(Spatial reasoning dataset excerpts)
■ ■ ■ ■ ■
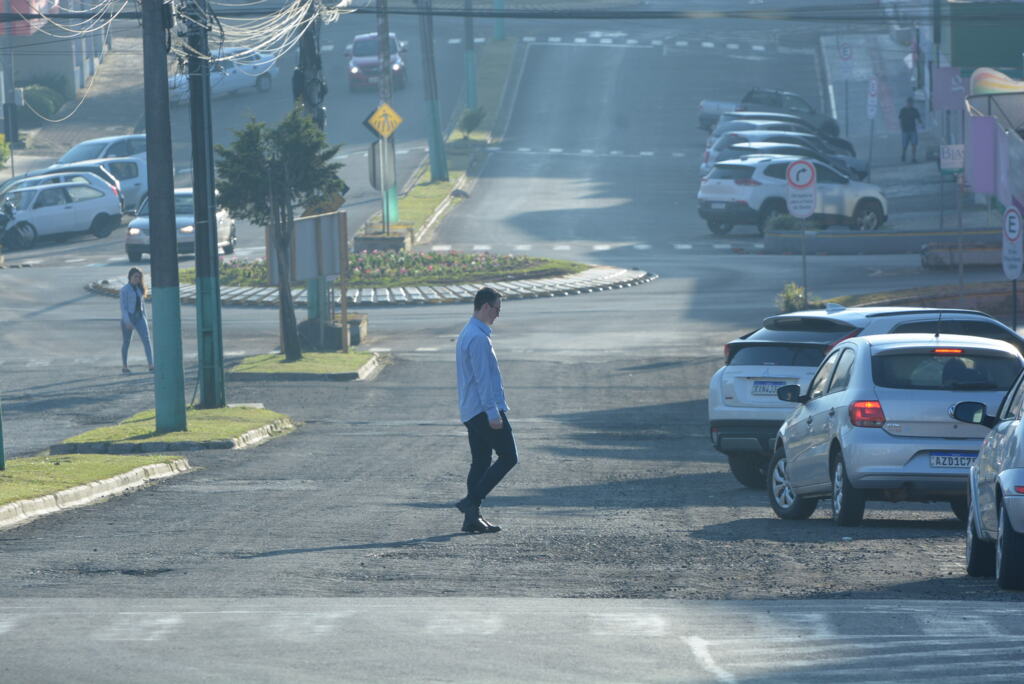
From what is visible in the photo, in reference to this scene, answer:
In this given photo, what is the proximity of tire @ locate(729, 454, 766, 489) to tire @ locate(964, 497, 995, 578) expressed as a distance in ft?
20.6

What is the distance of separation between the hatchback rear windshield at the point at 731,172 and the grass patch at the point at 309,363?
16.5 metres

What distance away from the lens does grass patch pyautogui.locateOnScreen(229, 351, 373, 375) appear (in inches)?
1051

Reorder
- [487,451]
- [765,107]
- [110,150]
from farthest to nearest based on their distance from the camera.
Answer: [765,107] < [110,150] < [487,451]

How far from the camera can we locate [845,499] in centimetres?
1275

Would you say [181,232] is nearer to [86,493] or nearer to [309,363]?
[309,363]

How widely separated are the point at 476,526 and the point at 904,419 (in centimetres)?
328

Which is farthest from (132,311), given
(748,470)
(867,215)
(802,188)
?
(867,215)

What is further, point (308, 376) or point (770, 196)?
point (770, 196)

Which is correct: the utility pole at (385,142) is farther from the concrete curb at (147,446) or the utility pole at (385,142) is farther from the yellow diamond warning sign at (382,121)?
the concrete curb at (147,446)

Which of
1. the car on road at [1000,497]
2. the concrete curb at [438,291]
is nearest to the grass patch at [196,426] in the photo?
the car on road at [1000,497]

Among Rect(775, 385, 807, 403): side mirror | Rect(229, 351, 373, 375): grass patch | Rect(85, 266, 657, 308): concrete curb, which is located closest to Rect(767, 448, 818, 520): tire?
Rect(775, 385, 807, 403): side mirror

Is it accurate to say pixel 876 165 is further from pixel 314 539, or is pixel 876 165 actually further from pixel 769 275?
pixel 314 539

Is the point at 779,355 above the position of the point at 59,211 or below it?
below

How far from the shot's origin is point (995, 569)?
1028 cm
■ ■ ■ ■ ■
▸ **Problem requirements**: Copy the whole listing above word for word but do not carry over the pictures.

▸ **Correct output**:
From what is visible in the photo, in reference to this scene, answer:
In this given photo, what is the proximity of tire @ locate(729, 454, 766, 489) to tire @ locate(964, 497, 995, 578) expressed as a distance in ft?
20.6

What is the distance of separation between the hatchback rear windshield at the point at 731,172 and the grass patch at the point at 309,363?
16.5 metres

What distance away from the lens does grass patch pyautogui.locateOnScreen(229, 351, 373, 375) appear (in inches)?
1051

Reorder
- [487,451]
- [765,107]
- [110,150]
from farthest to nearest based on their distance from the camera.
Answer: [765,107] < [110,150] < [487,451]

How far from the camera can we locate [845,499] in centimetres?
1275

Would you say [181,232] is nearer to [86,493] or nearer to [309,363]?
[309,363]

How widely separated are the point at 476,526 and the point at 904,419 (in centimetres)?
328

Which is farthest from (132,311), given
(748,470)
(867,215)
(802,188)
?
(867,215)

What is further, point (308, 376) or point (770, 196)?
point (770, 196)

Which is correct: the utility pole at (385,142) is farther from the concrete curb at (147,446) or the utility pole at (385,142) is farther from the yellow diamond warning sign at (382,121)?
the concrete curb at (147,446)

Which of
1. the car on road at [1000,497]
2. the concrete curb at [438,291]
is nearest to the grass patch at [196,426] in the photo?
the car on road at [1000,497]

Among Rect(775, 385, 807, 403): side mirror | Rect(229, 351, 373, 375): grass patch | Rect(85, 266, 657, 308): concrete curb, which is located closest to Rect(767, 448, 818, 520): tire?
Rect(775, 385, 807, 403): side mirror

Is it accurate to say pixel 876 165 is further from pixel 314 539, or is pixel 876 165 actually further from pixel 769 275?
pixel 314 539

Is the point at 779,355 above the position of the point at 59,211 or below it?
below

How far from the shot's origin is point (995, 569)?
1028 cm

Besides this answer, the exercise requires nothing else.